Survey Says… Americans Don’t Like Obamacare

May 28, 2014

 

Two new surveys highlight the continued headwinds the President and Washington Democrats face regarding their healthcare law. CNBC reports this morning that a survey conducted by Bankrate found that “7 in 10 people say Obamacare had bad or zero impact on US,” with vast majority of those (43%) responding that the law “has had a primarily negative effect on the United States.” Additionally, 23% of those with employer based coverage stated, “…they are more likely to retire early or otherwise leave their jobs because of aspects of Obamacare that dilute the advantage of job-linked coverage.”

CNBC also notes that Bankrate’s findings come weeks after the President celebrated the law and declared the debate over the law over:

“The public's generally negative or neutral view the ACA's impact as measured by the survey comes weeks after the White House proudly announced that more than 8 million people had enrolled in Obamacareindividual insurance plans sold on the government-run health exchanges. That was 1 million above original projections made for the plans, which take effect for the first time this year.”

With 70% of Americans stating that the law has either had a net negative impact or no effect at all – I guess the debate is over: Americans disagree with the President and his Democratic allies.

It’s not difficult to understand why. The law is raising costs, reducing paychecks and costing jobs. USA Today reports on the annual Aflac WorkForces Report, which found almost 60% of US companies have already or will over the next year, “increase employees' share of health care premiums or co-payments for doctors' visits.”

What’s worse for employers is that businesses are being forced to cut costs (i.e. salaries) because of the law. Companies are instituting new plans, including major medical plans with high deductibles reaching over $1,000. Aflac’s VP for Human Resources Matthew Owenby told USA Today, “Many employees are in a ‘fragile financial situation’ and couldn't afford the out-of-pocket expenses of many medical situations.”

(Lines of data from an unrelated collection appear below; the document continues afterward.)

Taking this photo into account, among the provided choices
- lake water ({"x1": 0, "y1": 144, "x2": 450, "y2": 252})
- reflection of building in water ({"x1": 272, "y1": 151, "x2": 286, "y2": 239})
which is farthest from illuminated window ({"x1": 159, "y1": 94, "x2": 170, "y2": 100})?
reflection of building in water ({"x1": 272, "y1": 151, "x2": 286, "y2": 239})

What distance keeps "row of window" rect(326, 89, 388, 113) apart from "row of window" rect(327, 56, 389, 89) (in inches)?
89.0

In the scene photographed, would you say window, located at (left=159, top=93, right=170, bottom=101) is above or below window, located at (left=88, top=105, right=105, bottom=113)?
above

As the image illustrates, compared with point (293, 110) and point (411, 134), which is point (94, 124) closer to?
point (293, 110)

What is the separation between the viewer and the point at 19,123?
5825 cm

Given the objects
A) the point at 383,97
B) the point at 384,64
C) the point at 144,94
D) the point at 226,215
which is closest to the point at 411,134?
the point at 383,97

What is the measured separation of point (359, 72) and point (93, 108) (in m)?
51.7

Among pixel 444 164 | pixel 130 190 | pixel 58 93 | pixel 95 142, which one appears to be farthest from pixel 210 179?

It’s not just the quality of employee care that is under attack by the President’s healthcare law, but also paychecks and jobs. The survey found that cost cutting measures being employed by employers range from reducing employees benefits and pay to eliminating jobs:

“The need to control costs is driving many companies' decisions on benefits, Owenby says. The report shows that almost half of employers (49%) agree that controlling costs is the primary objective, and took steps to contain costs, including:

• 39% hired independent contractors or consultants.

• 32% eliminated or delayed raises.

• 22% eliminated or cut back on benefits.

• 21% changed some full-time workers to part-time workers.”

These reports directly undercut the President’s April 1st claims that, “…the growth of health care costs is down. And that's good for our middle class, and that's good for our fiscal future.”